But the place where this exhortation comes in the apostolic sequence here may suggest to us the discipline through which obedience to it is made possible. There is little to be done by the way of directly increasing either the fervour of love or the honesty of its expression. The true method of securing both is to be growingly transformed by ‘the renewing of our minds,’ and growingly to bring our whole old selves under the melting and softening influence of ‘the mercies of God.’ It is swollen self-love, ’thinking more highly of ourselves than we ought to think,’ which impedes the flow of love to others, and it is in the measure in which we receive into our minds ‘the mind that was in Christ Jesus,’ and look at men as He did, that we shall come to love them all honestly and purely. When we are delivered from the monstrous oppression and tyranny of self, we have hearts capable of a Christlike and Christ-giving love to all men, and only they who have cleansed their hearts by union with Him, and by receiving into them the purging influence of His own Spirit, will be able to love without hypocrisy.
II. Let love abhor what is evil, and cleave to what is good.
If we carefully consider this apparently irrelevant interruption in the sequence of the apostolic exhortations, we shall, I think, see at once that the irrelevance is only apparent, and that the healthy vehemence against evil and resolute clinging to good is as essential to the noblest forms of Christian love as is the sincerity enjoined in the previous clause.
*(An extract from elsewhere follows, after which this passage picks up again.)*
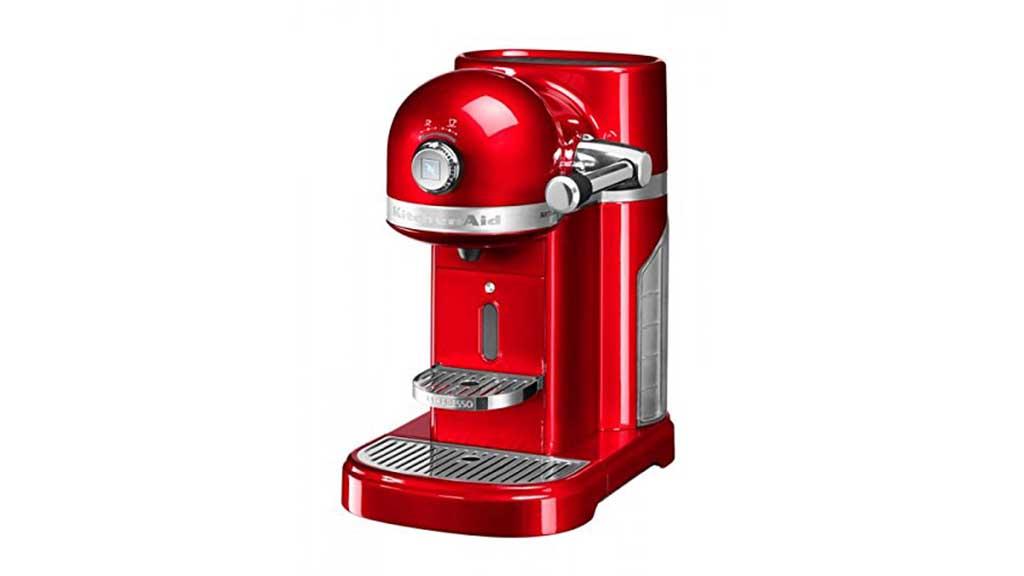 Kitchenaid Nespresso Artisan Review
To detest the one and hold fast by the other are essential to the purity and depth of our love. Evil is to be loathed, and good to be clung to in our own moral conduct, and wherever we see them. These two precepts are not mere tautology, but the second of them is the ground of the first. The force of our recoil from the bad will be measured by the firmness of our grasp of the good; and yet, though inseparably connected, the one is apt to be easier to obey than is the other. There are types of Christian men to whom it is more natural to abhor the evil than to cleave to the good; and there are types of character of which the converse is true. We often see men very earnest and entirely sincere in their detestation of meanness and wickedness, but very tepid in their appreciation of goodness. To hate is, unfortunately, more congenial with ordinary characters than to love; and it is more facile to look down on badness than to look up at goodness.